The cases that most slow me down are:
—wtf is going on here? Is it a symptom or a side effect? I’ve never seen this before. Still happens since I am not yet very experienced. Best plan here i think is actually to give myself more time but if I can’t do that in the next month figure out if there’s any safety concerns today.
—I make recommendations. They give pushback. “This won’t work, I already tried it, i don’t like the potential side effects, I can’t access this service.” Excuses abound. The answer is probably some version of “this is what’s known to be effective, this is the best treatment plan I can offer at this time.” These are NOT cases where more time will help.
—variant of number 2: limited options but not because the patient is pushing back. Maybe lots of meds have been tried. Maybe there are med options but legitimate medical barriers exist. Maybe the necessary resources are actually unavailable. Paralysis by analysis may set in because the case is on face complex. Maybe the answer here is to just see what small difference can be made today.

It’s probably the pandemic but getting people into therapy is a real bear in this community right now. In my institution therapists are so overworked they can see people maybe once a month. It’s not even a poor resource community either! I could also start a whole thread about bad therapists my patients have worked with. And I’ve worked with. (You’ve taken an EMDR course and you think you’re a trauma therapist now?) PHP/IOP is tricky too. It’s really disruptive for most people with jobs, school, kids etc to take 5 weeks out if their lives.
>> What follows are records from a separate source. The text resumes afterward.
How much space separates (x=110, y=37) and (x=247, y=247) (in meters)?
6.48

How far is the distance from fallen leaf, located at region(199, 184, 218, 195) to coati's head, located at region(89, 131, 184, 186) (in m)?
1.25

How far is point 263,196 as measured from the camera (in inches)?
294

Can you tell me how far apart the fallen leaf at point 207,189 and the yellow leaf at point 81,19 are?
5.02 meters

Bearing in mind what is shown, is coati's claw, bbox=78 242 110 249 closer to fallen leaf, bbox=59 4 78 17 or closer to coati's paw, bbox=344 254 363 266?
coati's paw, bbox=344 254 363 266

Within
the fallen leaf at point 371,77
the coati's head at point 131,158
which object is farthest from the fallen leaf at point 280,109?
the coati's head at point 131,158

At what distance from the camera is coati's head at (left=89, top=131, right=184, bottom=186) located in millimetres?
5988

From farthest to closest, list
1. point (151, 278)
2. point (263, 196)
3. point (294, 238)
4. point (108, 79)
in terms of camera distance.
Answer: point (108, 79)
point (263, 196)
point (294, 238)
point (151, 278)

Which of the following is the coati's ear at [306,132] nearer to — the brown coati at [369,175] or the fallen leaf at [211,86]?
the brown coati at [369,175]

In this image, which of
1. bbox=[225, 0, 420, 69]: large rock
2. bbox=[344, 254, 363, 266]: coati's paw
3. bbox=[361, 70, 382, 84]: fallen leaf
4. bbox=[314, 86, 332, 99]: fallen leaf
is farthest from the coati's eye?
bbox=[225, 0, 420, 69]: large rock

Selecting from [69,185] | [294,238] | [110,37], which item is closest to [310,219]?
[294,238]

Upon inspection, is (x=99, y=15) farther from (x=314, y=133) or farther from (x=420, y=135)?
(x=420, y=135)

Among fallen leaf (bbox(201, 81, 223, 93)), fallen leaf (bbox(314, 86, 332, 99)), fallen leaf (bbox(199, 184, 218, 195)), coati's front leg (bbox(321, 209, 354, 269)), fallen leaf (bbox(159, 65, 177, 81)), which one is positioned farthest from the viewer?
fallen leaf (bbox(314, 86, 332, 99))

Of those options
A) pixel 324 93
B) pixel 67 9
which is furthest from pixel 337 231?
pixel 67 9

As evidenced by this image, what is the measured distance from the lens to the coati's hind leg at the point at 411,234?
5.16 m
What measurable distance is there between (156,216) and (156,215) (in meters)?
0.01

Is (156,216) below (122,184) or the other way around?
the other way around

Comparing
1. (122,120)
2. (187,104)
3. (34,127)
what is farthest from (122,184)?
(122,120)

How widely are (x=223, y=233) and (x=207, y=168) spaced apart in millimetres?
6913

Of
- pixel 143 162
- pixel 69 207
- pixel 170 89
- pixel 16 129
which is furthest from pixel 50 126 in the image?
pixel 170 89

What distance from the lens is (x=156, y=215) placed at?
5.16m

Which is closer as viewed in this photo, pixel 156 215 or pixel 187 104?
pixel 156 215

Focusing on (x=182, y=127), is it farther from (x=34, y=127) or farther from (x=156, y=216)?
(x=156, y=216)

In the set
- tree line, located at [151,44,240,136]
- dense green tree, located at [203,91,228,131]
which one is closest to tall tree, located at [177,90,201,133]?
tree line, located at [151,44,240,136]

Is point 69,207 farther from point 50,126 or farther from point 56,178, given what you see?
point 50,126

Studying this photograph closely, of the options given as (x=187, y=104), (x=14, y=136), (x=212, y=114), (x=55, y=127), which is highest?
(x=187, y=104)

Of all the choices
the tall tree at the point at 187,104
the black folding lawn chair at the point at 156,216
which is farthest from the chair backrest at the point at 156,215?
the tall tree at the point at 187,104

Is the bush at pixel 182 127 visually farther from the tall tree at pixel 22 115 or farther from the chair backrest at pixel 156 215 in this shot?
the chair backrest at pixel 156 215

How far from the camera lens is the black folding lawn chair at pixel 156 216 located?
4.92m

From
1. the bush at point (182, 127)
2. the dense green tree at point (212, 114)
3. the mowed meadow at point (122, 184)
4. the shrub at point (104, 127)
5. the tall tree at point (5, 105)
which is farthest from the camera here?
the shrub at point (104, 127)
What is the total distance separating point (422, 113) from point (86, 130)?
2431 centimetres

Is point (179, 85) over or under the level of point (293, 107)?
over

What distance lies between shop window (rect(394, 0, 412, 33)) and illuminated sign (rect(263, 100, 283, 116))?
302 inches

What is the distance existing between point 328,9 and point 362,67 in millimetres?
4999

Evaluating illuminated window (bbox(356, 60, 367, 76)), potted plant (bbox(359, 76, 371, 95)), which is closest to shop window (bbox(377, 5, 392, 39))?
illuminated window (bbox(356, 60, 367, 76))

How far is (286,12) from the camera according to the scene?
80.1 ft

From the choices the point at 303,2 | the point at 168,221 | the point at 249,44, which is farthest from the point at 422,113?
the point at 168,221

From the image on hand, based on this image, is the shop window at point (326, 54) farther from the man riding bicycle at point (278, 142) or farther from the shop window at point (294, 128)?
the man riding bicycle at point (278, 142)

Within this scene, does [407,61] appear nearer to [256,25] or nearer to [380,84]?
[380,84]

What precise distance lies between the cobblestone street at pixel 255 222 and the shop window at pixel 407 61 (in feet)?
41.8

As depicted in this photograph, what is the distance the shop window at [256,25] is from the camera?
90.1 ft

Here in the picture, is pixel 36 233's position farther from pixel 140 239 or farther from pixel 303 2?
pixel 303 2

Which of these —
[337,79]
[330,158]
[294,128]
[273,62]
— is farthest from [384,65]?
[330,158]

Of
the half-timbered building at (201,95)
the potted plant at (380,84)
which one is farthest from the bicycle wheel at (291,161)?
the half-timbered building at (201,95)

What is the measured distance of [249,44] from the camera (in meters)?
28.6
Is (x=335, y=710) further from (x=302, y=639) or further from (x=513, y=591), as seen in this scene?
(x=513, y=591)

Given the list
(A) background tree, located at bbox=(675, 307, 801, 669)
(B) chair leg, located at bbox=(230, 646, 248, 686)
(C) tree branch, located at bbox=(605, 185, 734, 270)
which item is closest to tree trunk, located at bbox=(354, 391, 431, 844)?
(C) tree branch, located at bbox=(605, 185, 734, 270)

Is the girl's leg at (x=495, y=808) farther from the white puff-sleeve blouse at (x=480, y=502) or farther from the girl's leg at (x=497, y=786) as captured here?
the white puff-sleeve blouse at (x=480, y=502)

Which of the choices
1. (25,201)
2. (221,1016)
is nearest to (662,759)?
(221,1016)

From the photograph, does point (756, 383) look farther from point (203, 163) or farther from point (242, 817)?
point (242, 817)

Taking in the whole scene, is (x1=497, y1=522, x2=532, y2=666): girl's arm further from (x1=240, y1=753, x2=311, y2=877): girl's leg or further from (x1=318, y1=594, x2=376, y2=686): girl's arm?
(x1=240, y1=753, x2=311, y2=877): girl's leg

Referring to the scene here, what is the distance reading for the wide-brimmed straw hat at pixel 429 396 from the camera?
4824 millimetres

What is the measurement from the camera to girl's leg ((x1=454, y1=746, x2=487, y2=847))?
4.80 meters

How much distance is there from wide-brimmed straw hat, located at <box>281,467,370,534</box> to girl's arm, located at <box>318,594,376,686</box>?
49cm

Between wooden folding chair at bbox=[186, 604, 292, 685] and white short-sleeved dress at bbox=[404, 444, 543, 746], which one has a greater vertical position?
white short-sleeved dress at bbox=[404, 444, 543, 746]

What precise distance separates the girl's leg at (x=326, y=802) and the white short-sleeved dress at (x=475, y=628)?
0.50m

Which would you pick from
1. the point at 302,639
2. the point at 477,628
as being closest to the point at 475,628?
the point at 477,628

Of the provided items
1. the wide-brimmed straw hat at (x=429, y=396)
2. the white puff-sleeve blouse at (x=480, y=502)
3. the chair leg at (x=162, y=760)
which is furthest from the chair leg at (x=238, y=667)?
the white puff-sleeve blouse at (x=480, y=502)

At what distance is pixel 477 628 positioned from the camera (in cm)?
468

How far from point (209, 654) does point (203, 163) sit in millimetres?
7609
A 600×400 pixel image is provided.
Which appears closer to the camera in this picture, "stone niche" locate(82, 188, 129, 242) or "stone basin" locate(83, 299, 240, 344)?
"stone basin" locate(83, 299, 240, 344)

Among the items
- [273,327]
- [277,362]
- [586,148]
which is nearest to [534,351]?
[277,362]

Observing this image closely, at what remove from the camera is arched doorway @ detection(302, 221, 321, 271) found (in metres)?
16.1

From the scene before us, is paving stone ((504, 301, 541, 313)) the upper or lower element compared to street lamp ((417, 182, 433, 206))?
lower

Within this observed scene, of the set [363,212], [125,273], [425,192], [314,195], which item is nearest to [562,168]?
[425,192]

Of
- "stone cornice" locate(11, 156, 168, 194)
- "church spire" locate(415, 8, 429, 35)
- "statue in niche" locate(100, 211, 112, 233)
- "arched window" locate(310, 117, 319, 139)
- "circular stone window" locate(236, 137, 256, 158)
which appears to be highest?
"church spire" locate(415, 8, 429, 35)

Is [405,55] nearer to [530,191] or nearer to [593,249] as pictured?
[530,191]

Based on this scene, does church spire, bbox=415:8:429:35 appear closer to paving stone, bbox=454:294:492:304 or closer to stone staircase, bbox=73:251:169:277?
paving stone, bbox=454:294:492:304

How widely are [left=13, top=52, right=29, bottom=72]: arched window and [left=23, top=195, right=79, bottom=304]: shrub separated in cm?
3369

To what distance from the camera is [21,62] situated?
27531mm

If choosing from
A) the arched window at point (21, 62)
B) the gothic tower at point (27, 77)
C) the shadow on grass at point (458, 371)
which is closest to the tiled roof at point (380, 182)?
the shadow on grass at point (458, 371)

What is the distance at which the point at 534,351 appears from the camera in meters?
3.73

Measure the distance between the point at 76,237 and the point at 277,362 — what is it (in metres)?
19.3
But. I can’t fix the above issues. I can only change my MO.
For scenarios 1-3 there is an easy solution. Step back and say "wow, there is a lot to cover. Let us revisit this next visit. For now, we can either keep things the same or make change X, what would you prefer?" and see them in a few weeks. If they stall or keep putting up barriers, then say "okay, lets keep things the same. I'll have to get your follow up scheduled" and walk them to the door.

Problem solved. You're not a miracle worker. You can't fix these problems in 20 minutes.